CHALLENGE> Please copy out all the entries below with "photo" replaced by "snapshot" and everything else left the same. Omit the pictures.
__________
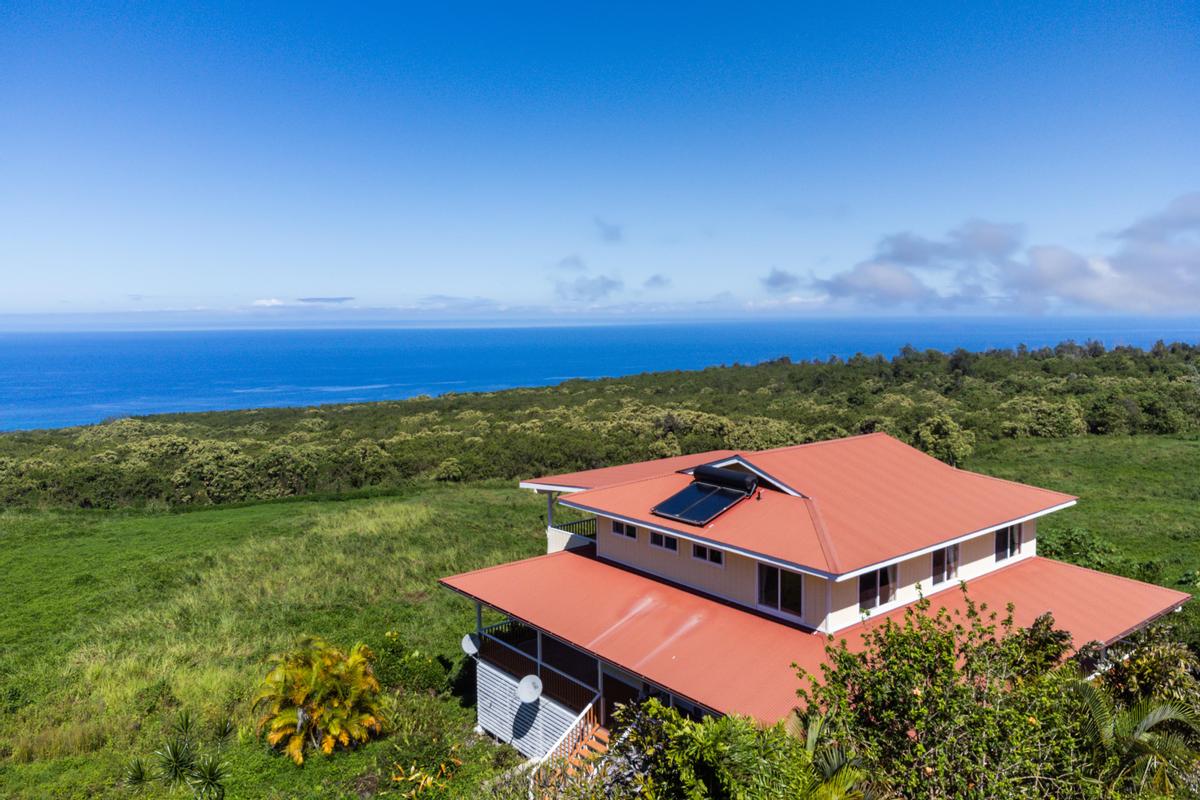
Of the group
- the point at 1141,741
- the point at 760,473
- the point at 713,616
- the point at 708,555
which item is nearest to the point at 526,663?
the point at 713,616

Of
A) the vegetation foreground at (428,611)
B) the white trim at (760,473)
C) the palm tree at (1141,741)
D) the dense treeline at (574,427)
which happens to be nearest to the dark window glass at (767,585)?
the white trim at (760,473)

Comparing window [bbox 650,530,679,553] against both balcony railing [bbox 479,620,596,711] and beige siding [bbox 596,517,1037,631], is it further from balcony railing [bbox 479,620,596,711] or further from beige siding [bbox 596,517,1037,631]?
balcony railing [bbox 479,620,596,711]

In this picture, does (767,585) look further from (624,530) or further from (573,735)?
(573,735)

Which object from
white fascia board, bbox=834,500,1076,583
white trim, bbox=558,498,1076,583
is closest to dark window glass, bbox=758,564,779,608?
white trim, bbox=558,498,1076,583

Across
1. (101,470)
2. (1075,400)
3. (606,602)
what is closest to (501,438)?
(101,470)

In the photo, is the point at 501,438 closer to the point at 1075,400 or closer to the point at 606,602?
the point at 606,602
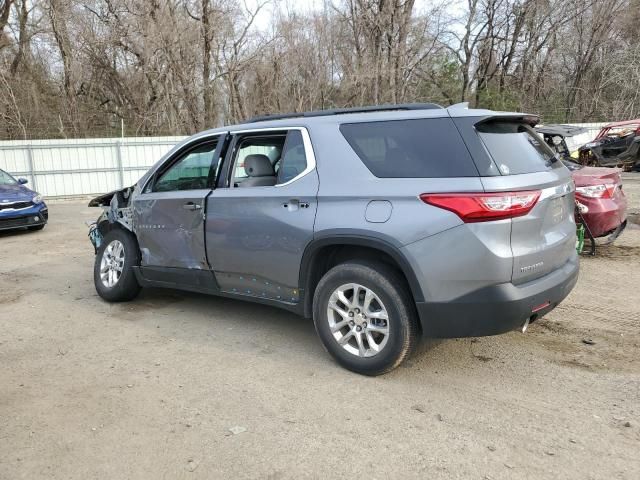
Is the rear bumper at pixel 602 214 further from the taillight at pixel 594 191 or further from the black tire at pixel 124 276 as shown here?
the black tire at pixel 124 276

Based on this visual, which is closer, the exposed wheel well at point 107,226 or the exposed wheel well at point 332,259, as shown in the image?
the exposed wheel well at point 332,259

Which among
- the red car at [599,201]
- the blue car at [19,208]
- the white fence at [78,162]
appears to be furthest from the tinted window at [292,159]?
the white fence at [78,162]

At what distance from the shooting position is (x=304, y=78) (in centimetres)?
2600

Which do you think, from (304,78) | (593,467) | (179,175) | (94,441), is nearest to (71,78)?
(304,78)

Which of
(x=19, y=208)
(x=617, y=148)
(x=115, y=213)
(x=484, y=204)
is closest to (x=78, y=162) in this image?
(x=19, y=208)

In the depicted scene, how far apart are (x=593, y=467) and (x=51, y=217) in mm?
13460

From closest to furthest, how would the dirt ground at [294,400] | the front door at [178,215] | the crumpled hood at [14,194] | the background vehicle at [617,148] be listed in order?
the dirt ground at [294,400], the front door at [178,215], the crumpled hood at [14,194], the background vehicle at [617,148]

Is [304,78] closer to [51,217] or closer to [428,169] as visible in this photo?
[51,217]

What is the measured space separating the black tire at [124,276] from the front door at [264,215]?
127cm

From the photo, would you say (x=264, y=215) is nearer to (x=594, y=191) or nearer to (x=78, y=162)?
(x=594, y=191)

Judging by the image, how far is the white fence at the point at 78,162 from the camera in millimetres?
17375

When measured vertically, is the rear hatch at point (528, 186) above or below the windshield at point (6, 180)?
above

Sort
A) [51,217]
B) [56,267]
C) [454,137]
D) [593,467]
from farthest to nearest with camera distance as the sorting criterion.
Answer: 1. [51,217]
2. [56,267]
3. [454,137]
4. [593,467]

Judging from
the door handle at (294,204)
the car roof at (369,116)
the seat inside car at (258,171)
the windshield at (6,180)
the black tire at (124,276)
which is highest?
the car roof at (369,116)
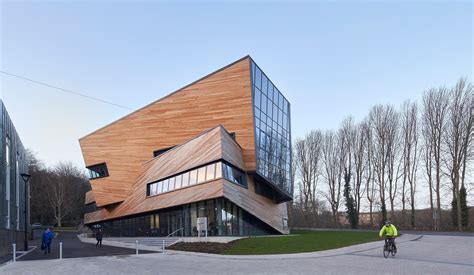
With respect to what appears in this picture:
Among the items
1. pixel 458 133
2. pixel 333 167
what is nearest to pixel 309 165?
pixel 333 167

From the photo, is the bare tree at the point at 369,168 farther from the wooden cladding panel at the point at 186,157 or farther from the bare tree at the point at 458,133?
the wooden cladding panel at the point at 186,157

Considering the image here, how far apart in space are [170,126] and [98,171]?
10.6m

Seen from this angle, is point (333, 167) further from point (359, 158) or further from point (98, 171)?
point (98, 171)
__________
TASK RESPONSE>
Of the group
- the point at 1141,741
- the point at 760,473
- the point at 713,616
- the point at 708,555
which item is nearest to the point at 526,663?
the point at 713,616

Of
A) the vegetation foreground at (428,611)
B) the white trim at (760,473)
C) the palm tree at (1141,741)
D) the dense treeline at (574,427)
which happens to be nearest to the dark window glass at (767,585)?
the white trim at (760,473)

Comparing window [bbox 650,530,679,553] against both balcony railing [bbox 479,620,596,711] and beige siding [bbox 596,517,1037,631], is it further from balcony railing [bbox 479,620,596,711] or further from beige siding [bbox 596,517,1037,631]?
balcony railing [bbox 479,620,596,711]

In this picture, does (767,585) look further from (624,530) or further from (573,735)?
(573,735)

Which object from
white fascia board, bbox=834,500,1076,583
white trim, bbox=558,498,1076,583
is closest to dark window glass, bbox=758,564,779,608?
white trim, bbox=558,498,1076,583

Across
1. (101,470)
2. (1075,400)
3. (606,602)
what is closest to (501,438)?
(101,470)

In the snapshot, is the point at 501,438 closer to the point at 1075,400 or closer to the point at 606,602?
the point at 606,602
Is the rear bumper at pixel 602 214 further from the taillight at pixel 594 191 or further from the black tire at pixel 124 276 as shown here?
the black tire at pixel 124 276

Based on this visual, which is closer, the exposed wheel well at point 107,226 or the exposed wheel well at point 332,259, as shown in the image?
the exposed wheel well at point 332,259

Which among
- the red car at [599,201]
- the blue car at [19,208]
- the white fence at [78,162]
appears to be furthest from the tinted window at [292,159]?
the white fence at [78,162]

At what distance from the shooting position is (x=304, y=78) (in centimetres)?
2600

Which do you think, from (304,78) | (593,467) | (179,175) | (94,441), is nearest to (71,78)?
(304,78)

Which of
(x=19, y=208)
(x=617, y=148)
(x=115, y=213)
(x=484, y=204)
is closest to (x=78, y=162) in this image?
(x=19, y=208)

In the depicted scene, how far apart are (x=593, y=467) and (x=51, y=217) in mm?
13460

From closest to furthest, how would the dirt ground at [294,400] | the front door at [178,215] | the crumpled hood at [14,194] | the background vehicle at [617,148] be listed in order?
the dirt ground at [294,400], the front door at [178,215], the crumpled hood at [14,194], the background vehicle at [617,148]

Is [304,78] closer to [51,217] or closer to [428,169] as visible in this snapshot?
[51,217]

What is the measured space separating the black tire at [124,276] from the front door at [264,215]?
127cm

From the snapshot, would you say (x=264, y=215) is nearer to (x=594, y=191) or nearer to (x=78, y=162)?
(x=594, y=191)

Judging by the image, how far is the white fence at the point at 78,162 from the camera in millimetres?
17375

When measured vertically, is the rear hatch at point (528, 186) above or below the windshield at point (6, 180)?
above

Sort
A) [51,217]
B) [56,267]
C) [454,137]
D) [593,467]
from farthest to nearest with camera distance as the sorting criterion.
Answer: 1. [51,217]
2. [56,267]
3. [454,137]
4. [593,467]

Judging from
the door handle at (294,204)
the car roof at (369,116)
the seat inside car at (258,171)
the windshield at (6,180)
the black tire at (124,276)
which is highest?
the car roof at (369,116)
With respect to what appears in this picture:
Among the items
1. pixel 458 133
2. pixel 333 167
what is nearest to pixel 309 165?
pixel 333 167

From the snapshot, is the bare tree at the point at 369,168 farther from the wooden cladding panel at the point at 186,157 or farther from the bare tree at the point at 458,133?
the wooden cladding panel at the point at 186,157

Considering the image here, how far apart in space are [170,126] and [98,171]?
10.6m

Seen from this angle, is point (333, 167) further from point (359, 158) or further from point (98, 171)?
point (98, 171)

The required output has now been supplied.